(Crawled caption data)
*****

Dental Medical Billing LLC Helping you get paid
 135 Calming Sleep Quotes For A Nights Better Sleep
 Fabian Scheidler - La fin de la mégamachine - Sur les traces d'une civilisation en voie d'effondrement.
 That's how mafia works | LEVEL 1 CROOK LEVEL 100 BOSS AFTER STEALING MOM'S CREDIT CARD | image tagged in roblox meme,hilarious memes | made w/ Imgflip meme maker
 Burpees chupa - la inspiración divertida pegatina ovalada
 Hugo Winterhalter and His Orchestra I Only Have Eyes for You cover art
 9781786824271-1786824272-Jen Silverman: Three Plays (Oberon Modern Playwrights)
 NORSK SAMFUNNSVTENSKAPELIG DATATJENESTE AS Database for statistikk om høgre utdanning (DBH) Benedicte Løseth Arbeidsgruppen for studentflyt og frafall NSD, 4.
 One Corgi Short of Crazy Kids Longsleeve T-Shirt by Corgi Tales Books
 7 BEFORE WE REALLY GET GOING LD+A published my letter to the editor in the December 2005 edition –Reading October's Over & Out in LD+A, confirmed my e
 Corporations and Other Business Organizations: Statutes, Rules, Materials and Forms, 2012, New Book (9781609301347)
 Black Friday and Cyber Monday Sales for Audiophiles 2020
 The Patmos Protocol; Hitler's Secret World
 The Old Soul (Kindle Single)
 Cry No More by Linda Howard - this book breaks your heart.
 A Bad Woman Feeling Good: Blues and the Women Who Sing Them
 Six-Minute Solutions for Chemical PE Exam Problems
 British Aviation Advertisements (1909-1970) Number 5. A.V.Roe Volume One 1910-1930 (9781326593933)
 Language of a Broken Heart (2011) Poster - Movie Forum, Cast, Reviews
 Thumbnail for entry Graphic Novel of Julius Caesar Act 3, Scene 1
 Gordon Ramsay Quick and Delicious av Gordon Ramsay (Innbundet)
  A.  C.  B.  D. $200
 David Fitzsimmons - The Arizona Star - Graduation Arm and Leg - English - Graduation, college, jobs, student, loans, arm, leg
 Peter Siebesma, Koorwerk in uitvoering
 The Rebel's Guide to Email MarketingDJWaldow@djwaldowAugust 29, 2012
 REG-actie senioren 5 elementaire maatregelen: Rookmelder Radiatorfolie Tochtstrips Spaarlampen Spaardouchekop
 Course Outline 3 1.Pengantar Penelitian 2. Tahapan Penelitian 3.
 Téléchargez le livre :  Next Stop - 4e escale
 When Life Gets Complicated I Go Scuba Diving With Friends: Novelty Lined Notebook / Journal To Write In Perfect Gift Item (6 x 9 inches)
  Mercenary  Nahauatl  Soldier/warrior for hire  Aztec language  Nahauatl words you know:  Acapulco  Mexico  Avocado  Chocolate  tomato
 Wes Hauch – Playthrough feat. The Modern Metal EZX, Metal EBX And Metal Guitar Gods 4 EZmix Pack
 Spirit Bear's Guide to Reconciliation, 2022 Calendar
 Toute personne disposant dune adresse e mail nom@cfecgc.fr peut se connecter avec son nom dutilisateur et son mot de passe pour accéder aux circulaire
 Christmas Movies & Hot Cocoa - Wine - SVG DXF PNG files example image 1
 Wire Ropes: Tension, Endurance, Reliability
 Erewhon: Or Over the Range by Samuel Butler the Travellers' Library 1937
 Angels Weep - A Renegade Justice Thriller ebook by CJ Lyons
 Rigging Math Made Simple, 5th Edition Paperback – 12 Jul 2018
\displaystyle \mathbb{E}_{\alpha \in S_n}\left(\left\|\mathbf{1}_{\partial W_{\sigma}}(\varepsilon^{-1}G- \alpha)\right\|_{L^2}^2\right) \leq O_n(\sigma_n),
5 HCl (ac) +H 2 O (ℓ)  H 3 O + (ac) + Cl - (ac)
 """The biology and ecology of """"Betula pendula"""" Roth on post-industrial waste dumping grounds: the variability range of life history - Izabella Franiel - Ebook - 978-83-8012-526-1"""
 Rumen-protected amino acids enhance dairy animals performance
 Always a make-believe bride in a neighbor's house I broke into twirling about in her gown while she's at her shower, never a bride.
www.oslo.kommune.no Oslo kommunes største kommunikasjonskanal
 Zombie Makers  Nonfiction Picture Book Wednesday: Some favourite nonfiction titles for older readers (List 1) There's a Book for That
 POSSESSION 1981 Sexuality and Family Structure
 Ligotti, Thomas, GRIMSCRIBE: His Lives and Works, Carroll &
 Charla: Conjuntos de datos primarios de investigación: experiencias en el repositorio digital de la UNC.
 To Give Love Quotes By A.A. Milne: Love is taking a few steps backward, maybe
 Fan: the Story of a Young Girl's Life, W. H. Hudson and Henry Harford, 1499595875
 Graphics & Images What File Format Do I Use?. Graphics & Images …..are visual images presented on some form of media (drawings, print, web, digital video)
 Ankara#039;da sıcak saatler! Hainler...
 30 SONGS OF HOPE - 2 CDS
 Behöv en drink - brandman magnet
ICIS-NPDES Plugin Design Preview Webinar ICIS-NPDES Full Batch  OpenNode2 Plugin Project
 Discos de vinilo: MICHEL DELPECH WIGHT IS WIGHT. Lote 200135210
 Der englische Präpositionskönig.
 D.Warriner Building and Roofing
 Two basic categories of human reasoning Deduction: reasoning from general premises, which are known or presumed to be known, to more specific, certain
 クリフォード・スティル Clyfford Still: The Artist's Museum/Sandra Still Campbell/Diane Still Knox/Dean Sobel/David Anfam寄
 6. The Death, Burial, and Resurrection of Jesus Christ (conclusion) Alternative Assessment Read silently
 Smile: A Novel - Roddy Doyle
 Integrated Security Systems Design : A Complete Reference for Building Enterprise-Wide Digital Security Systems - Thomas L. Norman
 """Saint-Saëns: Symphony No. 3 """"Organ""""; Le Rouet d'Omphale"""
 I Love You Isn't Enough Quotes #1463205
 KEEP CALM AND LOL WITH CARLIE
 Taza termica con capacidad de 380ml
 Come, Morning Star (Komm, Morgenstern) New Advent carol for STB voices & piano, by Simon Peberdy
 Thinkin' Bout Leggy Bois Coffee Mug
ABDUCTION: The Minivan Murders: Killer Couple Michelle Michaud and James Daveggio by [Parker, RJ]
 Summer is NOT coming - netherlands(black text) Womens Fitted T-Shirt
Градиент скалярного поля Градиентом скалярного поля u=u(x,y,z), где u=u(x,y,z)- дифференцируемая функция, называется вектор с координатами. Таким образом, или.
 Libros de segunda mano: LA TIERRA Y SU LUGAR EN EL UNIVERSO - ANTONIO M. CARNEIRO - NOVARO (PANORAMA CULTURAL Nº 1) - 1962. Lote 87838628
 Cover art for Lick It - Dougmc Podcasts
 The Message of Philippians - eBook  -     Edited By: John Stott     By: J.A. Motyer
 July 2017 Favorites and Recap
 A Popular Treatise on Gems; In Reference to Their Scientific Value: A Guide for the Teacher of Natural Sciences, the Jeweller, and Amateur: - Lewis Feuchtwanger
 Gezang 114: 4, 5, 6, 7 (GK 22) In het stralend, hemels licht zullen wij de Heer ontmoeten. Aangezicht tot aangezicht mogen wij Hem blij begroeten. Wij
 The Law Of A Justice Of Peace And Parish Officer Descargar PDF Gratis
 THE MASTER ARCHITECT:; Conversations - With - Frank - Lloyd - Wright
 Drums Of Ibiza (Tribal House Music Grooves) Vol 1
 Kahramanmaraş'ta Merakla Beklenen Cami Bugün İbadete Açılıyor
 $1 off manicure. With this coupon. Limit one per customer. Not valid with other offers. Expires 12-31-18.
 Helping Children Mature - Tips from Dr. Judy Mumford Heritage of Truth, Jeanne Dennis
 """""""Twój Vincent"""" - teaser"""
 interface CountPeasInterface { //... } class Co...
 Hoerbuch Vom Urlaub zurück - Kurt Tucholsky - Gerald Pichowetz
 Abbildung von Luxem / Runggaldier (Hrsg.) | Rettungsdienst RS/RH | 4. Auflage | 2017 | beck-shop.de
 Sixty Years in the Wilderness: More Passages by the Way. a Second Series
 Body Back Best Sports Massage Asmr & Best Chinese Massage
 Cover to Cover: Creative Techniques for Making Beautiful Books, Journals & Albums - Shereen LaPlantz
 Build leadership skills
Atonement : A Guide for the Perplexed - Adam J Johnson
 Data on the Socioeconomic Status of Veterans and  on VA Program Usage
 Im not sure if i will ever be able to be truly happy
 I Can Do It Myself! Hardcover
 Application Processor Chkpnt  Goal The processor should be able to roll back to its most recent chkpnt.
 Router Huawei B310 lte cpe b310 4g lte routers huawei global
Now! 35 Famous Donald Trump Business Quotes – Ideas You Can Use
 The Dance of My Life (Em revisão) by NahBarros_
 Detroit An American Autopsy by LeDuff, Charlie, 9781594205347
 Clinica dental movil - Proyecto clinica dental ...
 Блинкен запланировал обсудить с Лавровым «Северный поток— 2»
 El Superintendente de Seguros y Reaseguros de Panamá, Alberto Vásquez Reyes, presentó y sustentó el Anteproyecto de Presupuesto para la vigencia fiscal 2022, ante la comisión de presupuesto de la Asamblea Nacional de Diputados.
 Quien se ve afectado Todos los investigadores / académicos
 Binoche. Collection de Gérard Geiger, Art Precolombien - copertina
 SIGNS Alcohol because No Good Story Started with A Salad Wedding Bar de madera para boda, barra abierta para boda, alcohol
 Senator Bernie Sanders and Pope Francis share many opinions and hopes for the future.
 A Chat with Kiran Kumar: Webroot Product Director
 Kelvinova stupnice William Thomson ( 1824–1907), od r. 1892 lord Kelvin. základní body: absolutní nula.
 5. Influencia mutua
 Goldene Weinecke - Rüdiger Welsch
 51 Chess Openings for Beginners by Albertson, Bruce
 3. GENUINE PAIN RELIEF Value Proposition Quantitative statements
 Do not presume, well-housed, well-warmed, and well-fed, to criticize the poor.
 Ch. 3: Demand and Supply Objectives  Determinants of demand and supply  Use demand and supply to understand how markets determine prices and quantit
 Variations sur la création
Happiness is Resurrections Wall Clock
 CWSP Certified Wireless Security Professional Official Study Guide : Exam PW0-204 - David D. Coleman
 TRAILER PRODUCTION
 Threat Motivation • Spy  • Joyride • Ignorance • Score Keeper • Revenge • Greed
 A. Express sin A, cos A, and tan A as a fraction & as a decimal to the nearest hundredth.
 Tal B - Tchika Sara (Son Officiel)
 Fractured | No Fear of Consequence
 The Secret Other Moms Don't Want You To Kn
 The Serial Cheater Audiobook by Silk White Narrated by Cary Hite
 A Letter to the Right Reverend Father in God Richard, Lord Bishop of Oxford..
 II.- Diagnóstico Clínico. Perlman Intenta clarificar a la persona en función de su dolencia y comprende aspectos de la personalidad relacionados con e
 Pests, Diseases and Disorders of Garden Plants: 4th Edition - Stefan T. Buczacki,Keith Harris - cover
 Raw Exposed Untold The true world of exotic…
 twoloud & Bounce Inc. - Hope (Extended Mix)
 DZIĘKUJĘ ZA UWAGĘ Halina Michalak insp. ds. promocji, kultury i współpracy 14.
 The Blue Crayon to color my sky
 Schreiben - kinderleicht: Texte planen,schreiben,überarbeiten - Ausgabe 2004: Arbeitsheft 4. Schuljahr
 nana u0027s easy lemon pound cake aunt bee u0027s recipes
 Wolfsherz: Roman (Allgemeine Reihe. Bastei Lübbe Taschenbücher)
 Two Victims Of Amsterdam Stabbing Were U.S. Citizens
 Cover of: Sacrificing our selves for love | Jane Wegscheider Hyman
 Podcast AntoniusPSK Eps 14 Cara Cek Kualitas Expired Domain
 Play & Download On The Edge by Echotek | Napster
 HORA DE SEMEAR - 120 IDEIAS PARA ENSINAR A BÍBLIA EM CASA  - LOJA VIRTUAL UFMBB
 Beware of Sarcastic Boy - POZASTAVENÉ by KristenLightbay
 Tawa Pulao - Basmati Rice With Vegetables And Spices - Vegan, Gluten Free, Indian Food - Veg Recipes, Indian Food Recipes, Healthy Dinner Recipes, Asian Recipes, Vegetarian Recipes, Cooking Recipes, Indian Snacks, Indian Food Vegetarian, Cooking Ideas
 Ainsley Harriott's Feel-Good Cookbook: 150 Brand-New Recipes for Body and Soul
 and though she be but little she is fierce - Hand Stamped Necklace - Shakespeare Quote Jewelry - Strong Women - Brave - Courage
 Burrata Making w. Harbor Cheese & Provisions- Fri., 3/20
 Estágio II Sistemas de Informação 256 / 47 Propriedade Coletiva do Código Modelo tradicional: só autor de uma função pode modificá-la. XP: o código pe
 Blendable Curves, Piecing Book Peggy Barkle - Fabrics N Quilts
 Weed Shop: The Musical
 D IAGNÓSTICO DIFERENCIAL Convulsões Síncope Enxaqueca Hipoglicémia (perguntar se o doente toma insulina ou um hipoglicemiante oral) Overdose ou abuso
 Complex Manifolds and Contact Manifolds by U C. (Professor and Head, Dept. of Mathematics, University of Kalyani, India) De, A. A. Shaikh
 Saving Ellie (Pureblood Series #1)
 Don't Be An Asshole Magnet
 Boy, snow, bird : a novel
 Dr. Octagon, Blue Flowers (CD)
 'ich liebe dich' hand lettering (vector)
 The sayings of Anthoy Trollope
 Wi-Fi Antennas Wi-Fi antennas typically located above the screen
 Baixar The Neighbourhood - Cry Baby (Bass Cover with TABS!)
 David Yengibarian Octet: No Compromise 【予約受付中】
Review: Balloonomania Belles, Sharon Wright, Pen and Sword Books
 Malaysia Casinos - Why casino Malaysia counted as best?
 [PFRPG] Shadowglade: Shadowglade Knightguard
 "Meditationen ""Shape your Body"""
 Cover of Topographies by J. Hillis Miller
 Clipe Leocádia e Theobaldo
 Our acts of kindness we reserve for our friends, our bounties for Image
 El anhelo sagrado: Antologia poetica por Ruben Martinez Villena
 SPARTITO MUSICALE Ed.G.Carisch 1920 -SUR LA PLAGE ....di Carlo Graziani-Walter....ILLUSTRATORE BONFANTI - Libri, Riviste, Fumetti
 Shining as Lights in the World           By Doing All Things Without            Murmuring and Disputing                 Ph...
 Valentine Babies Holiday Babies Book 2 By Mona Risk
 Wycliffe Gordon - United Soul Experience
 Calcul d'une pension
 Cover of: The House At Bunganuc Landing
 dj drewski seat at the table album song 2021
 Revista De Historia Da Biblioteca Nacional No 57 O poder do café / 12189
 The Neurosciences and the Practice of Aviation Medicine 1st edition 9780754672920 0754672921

*****

Action item: Give back the lines of the data exactly as they are written, from the first line through the line containing "Fabian Scheidler - La".

Solution for this problem:
Dental Medical Billing LLC Helping you get paid
 135 Calming Sleep Quotes For A Nights Better Sleep
 Fabian Scheidler - La fin de la mégamachine - Sur les traces d'une civilisation en voie d'effondrement.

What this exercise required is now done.